And once you start seeing patterns, test them before spending heavily. This is where inspiration becomes more actionable.
By the way, after collecting ideas from blogs, you can use a tool like DecAI to upload your actual room and visualize different styles in seconds. That’s especially helpful if you’re unsure whether a trend you love online will suit your space, light, or layout.
How Pro Designers Can Get More Value From These Blogs
For professionals, the best interior design blogs are not just sources of inspiration:
- They’re intelligence tools. They help you track the language of trends, see which materials are rising, discover studios and makers, and understand how different publications frame taste for different audiences.
- A good strategy is to read across tiers. Pair broad, influential publications like Architectural Digest and Dezeen with more specialized voices like Sight Unseen, Yellowtrace, or Habitus. That gives you both market visibility and editorial depth.
- It’s also worth separating your inputs by function. Use Dwell, Dezeen, and Habitus for architectural thinking. Use Design Milk and Sight Unseen for new products and emerging names. Use Domino, House Beautiful, and Style by Emily Henderson for audience-facing trend translation. Use Remodelista and My Scandinavian Home for more timeless composition and tone.
In 2026, when design trends move fast and client expectations are shaped by everything from TikTok to boutique hospitality, the pros who stay sharp are usually the ones reading beyond the algorithm.

## Data listing
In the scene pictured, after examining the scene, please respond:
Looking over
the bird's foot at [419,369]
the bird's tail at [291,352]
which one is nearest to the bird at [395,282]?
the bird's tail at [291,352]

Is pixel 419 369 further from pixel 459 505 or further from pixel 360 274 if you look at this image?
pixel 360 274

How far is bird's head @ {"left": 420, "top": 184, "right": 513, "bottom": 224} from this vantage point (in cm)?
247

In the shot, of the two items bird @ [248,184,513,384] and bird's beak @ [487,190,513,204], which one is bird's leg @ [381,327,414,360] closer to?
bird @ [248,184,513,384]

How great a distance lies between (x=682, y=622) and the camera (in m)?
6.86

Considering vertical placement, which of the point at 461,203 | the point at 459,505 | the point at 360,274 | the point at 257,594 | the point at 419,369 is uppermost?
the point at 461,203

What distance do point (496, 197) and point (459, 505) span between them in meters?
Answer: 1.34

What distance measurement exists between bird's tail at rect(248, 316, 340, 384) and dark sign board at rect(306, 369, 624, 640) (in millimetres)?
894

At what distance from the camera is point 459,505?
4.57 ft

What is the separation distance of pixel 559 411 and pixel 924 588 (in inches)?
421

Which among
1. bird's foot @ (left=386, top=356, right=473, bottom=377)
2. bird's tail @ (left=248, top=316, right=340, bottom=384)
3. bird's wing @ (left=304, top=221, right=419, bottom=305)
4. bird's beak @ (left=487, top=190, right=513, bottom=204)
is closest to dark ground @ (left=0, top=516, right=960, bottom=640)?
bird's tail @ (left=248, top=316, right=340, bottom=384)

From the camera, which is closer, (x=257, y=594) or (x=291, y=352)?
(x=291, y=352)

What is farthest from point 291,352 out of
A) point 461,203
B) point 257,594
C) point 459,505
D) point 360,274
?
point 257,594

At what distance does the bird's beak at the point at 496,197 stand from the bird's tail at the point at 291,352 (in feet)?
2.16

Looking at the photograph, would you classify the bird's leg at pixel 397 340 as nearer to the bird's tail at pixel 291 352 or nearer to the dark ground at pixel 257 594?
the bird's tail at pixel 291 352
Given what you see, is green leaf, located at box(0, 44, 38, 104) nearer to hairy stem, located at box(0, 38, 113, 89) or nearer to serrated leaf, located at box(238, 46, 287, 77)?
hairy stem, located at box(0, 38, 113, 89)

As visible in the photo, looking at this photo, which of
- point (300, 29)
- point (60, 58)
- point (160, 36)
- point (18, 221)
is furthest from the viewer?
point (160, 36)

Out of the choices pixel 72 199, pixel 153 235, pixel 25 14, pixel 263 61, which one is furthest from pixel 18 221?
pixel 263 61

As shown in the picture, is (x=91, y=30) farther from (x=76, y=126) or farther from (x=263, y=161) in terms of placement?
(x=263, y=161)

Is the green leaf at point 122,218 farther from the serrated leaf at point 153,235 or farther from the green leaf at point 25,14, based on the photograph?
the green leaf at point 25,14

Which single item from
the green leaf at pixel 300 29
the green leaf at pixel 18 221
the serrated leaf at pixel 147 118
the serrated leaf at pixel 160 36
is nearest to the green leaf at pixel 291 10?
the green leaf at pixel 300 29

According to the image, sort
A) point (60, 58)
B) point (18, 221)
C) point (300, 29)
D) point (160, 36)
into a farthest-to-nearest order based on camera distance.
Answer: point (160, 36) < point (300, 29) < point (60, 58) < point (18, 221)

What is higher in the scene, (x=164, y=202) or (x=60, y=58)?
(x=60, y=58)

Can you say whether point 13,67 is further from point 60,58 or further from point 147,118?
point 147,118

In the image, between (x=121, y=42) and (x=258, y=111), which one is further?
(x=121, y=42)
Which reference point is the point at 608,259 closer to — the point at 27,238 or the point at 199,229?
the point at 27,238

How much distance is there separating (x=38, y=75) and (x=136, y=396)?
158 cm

## Task instructions
a: Quote the passage on interior design blogs word for word, from "- It’s also" up to and including "beyond the algorithm.".
b: Extend the passage on interior design blogs, picking up after its final sentence.

## Answers for each item
a:
- It’s also worth separating your inputs by function. Use Dwell, Dezeen, and Habitus for architectural thinking. Use Design Milk and Sight Unseen for new products and emerging names. Use Domino, House Beautiful, and Style by Emily Henderson for audience-facing trend translation. Use Remodelista and My Scandinavian Home for more timeless composition and tone.
In 2026, when design trends move fast and client expectations are shaped by everything from TikTok to boutique hospitality, the pros who stay sharp are usually the ones reading beyond the algorithm.

b:
And following these blogs would help you a lot to stay sharp and update-to-date.
FAQs
1.What is the best interior design blog for beginners?
For most beginners, Apartment Therapy, The Spruce, and Houzz are the easiest places to start, which make design feel practical and give readers advice they can actually use.
2.Which interior design blogs do professionals read?
Many professionals read Architectural Digest, Dezeen, Dwell, Design Milk, Sight Unseen, Yellowtrace, and Habitus Living to stay current on projects, products, and broader design culture.
3.Are interior design blogs still worth reading in 2026?
Yes. Blogs still offer more context, explanation, and editorial curation than most social content. They’re especially useful when you want more than quick visual inspiration.
4.What blogs are best for small-space decorating?
Apartment Therapy, Houzz, The Spruce, and Style by Emily Henderson are especially useful for small-space ideas, layout solutions, and practical decorating decisions.
5.Which interior design blogs are best for trends?
For current trends, start with Architectural Digest, Dezeen, Domino, House Beautiful, and Design Milk. If you want a more design-insider angle, add Yellowtrace and Sight Unseen.
6.What is the difference between an interior design blog and a design magazine site?
Today, the line is thin. Many of the best “blogs” are digital publications or magazine-style editorial sites. What matters more is whether they offer useful, current, well-curated interior design content.
7.How can I use interior design blogs to decorate my own home?
Start by saving repeated ideas instead of random images. Identify the colors, materials, and room layouts you respond to most. Then test those ideas in your real space before buying, painting, or remodeling.
8.What should interior designers bookmark besides blogs?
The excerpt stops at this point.